Based on the results from these three experiments, the conclusions drawn are as follows:
(1) The adapted paradigm proved to be feasible, successfully replicating the results of previous studies: which indicated that Level-1 visual perspective taking was spontaneously activated in the presence of a single avatar. The perspectives of the self and the avatar mutually interfered with each other. For self-perspective judging trials, the avatar’s perspective was spontaneously activated, leading to altercentric intrusion, and conversely, egocentric intrusion could occur.
(2) In the presence of multiple avatars, the Level-1 visual perspective-taking process remained spontaneous. Furthermore, the consistency in the number of objects seen by avatars resulted in a group-perspective effect, especially during self-perspective judgments. When the number of objects seen by the participant and the target avatar was consistent, the group perspective had a positive impact on the judgment. Conversely, if there was an inconsistency, it would impede the judgment process.
(3) When the number of objects seen by avatars was set to be inconsistent, the consistency of the line of sight could still capture the participants’ attention to both avatars. This situation leads to interference from the perspective of the irrelevant avatar, further influencing the spontaneity of Level-1 visual perspective taking, whether it was judged from the perspective of the self or the avatar.

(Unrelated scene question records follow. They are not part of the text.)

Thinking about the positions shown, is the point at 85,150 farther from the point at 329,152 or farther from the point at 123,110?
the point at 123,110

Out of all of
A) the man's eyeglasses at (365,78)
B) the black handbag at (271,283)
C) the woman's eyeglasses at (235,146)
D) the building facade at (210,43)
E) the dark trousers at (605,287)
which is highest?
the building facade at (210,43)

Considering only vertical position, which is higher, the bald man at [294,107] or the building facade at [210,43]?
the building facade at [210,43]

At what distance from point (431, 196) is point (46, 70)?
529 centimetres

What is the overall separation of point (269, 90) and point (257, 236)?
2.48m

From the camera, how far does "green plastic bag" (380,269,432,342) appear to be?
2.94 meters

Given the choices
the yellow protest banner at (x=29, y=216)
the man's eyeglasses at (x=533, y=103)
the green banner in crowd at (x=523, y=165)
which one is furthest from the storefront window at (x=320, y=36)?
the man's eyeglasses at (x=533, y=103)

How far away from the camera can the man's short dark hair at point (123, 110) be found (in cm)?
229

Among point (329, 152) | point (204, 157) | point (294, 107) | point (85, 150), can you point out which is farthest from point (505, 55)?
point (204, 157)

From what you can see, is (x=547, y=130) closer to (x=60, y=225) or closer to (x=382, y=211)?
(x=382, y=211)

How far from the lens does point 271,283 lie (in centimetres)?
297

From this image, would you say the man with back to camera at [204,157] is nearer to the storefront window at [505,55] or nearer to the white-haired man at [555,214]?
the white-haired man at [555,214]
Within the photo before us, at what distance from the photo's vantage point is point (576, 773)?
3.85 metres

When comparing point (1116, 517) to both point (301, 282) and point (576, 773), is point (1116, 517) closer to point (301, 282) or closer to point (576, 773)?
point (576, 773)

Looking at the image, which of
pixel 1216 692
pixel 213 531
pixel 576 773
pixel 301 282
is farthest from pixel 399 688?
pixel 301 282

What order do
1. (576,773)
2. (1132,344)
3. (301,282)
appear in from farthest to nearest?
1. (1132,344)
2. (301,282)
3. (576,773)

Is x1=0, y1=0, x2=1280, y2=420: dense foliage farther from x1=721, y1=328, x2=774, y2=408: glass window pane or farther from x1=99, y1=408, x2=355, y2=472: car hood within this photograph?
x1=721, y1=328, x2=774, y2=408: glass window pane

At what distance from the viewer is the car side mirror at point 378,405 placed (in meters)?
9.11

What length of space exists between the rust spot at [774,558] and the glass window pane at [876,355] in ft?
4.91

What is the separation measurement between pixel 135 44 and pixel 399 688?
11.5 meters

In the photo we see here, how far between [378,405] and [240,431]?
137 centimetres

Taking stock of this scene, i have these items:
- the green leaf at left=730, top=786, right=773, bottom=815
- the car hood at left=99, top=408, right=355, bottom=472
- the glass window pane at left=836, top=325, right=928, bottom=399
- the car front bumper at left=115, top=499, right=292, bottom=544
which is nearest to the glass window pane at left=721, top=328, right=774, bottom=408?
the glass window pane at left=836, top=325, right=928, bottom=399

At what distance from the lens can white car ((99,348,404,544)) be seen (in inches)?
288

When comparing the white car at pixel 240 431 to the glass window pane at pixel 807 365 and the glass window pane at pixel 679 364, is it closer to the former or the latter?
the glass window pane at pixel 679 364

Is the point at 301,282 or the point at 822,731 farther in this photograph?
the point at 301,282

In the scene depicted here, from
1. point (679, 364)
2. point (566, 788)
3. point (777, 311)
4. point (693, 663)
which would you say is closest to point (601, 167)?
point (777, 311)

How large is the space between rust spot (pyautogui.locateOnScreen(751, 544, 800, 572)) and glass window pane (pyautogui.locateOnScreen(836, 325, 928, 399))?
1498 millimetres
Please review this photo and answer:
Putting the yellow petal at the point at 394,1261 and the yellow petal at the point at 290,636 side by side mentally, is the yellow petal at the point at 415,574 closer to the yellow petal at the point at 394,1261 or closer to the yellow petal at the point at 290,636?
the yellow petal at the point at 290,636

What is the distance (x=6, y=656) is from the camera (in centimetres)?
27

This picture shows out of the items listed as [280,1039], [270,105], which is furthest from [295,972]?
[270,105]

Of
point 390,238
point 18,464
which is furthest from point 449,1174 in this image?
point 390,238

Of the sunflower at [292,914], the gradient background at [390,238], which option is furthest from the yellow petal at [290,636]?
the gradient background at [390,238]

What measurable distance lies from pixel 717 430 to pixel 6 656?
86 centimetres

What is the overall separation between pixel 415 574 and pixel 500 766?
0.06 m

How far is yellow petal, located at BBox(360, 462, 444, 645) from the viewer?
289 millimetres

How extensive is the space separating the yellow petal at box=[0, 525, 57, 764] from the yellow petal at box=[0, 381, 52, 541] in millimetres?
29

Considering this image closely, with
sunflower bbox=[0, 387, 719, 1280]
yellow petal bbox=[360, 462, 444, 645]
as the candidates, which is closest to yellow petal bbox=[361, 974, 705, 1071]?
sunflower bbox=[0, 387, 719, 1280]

In summary, perspective computation occurs effortlessly, flexibly, and spontaneously in scenarios involving multiple avatars, whether considering the perspective of a target or irrelevant avatar. The outcomes of perspective taking can either enhance or impede the performance in dot-perspective tasks, depending on the relationship among the “self, target avatar, and irrelevant avatar”, while exhibiting distinctive performance traits based on the specific situation.